*Supplied text*.
TU - each account no more than 120 days late; account #5 reports 9 total lates
EQ - each account no more than 120 days late; account #5 reports 5 total lates
EX - each account reports having reached 180 days late; account #5 reports 6 total lates.
The loans did all reach 180 days late, and #5 had 9 total lates, so I'm not sure why they're all being inconsistently lenient on different aspects. Is this normal?
@ibebarrett wrote:So I had a bunch of lates on 5 student loans that I became current on as of 16 months ago, but the bureaus are reporting them differently.
TU - each account no more than 120 days late; account #5 reports 9 total lates
EQ - each account no more than 120 days late; account #5 reports 5 total lates
EX - each account reports having reached 180 days late; account #5 reports 6 total lates.
The loans did all reach 180 days late, and #5 had 9 total lates, so I'm not sure why they're all being inconsistently lenient on different aspects. Is this normal?
Quite normal...not all creditors report to all 3 CRA's every month, and the CRA's do not always get all data entered. If it is inaccurate you can dispute it, but it sounds as if some are just incomplete which is different, and shouldn't be disputed even if you can, unless the lack of inclusion is for something that would increase your scores. If a creditor that would help in scoring is not reporting you can request that they do, but they are not required to do so. They cannot falsely report negative information, but they are not legally reqired to report at all.
This is pretty common with student loans. Usually caused by change in servicer. The dates for my DOFD is off by 2 years from bureau to bureau, for the same loan.
It is common for there to be some variation in reported payment history profiles between the CRAs.
That does not mean that it is proper, but for various reasons, consumers will often refrain from disputing any payment history profile that is incomplete, as correction will usually result in additon of derogs, and consumers usually dont want to file a dispute that will likely result in the addition of derogatory information.
Consumers thus will often reserve disputes only for profile entries that individually are clearly inaccurate by overstating a specific level of delinquency for a specific month, such as reporting of a 90-late when the account was actually only 60-late.
More specifically, the CRA dispute process, as set forth under FCRA 611(a), clearly and explicitly permits a consumer to dispute "the completeness or accuracy" of any information in their credit file.
That permits a consumer to dispute reporting of the completeness of a reported payment history profile with CRA1 based on a factual showing of reporting made to CRA2.

*Information shown*.
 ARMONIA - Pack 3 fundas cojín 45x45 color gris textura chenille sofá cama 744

...

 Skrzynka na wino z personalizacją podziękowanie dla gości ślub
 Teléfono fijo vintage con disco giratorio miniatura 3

*Tasks to perform*.
1/ Reproduce the passage of the credit-report discussion that begins with the words containing "This is pretty" and ends with "of derogatory information.".
2/ Carry on the discussion of student loan lates on credit reports, starting right after its final sentence.

*Answers by item number*.
1/
This is pretty common with student loans. Usually caused by change in servicer. The dates for my DOFD is off by 2 years from bureau to bureau, for the same loan.
It is common for there to be some variation in reported payment history profiles between the CRAs.
That does not mean that it is proper, but for various reasons, consumers will often refrain from disputing any payment history profile that is incomplete, as correction will usually result in additon of derogs, and consumers usually dont want to file a dispute that will likely result in the addition of derogatory information.

2/
Additionally, while not an express requirement onder the FCRA, the CRA reporting manual does specifically provide that reporting of payment history profile is mandatory, and not discretionary. Thus, creditors do have an obligation to provide a payment history profile as a procedural policy of the CRAs.
Just be careful if you do file such a dispute, as the results may be a complete prfile update that shows each and every derog, and thus the net addition of monthly delinquecies. In order to prevent further such disputes, the creditor is likely to revise the prfile by including all possible sequential delinquencies.
First, plot out what you consider to be the actual accurate and complete profile using you own records, and then decide if that is what you really want your updated profile to show......
@sarge12 wrote:
@ibebarrett wrote:So I had a bunch of lates on 5 student loans that I became current on as of 16 months ago, but the bureaus are reporting them differently.
TU - each account no more than 120 days late; account #5 reports 9 total lates
EQ - each account no more than 120 days late; account #5 reports 5 total lates
EX - each account reports having reached 180 days late; account #5 reports 6 total lates.
The loans did all reach 180 days late, and #5 had 9 total lates, so I'm not sure why they're all being inconsistently lenient on different aspects. Is this normal?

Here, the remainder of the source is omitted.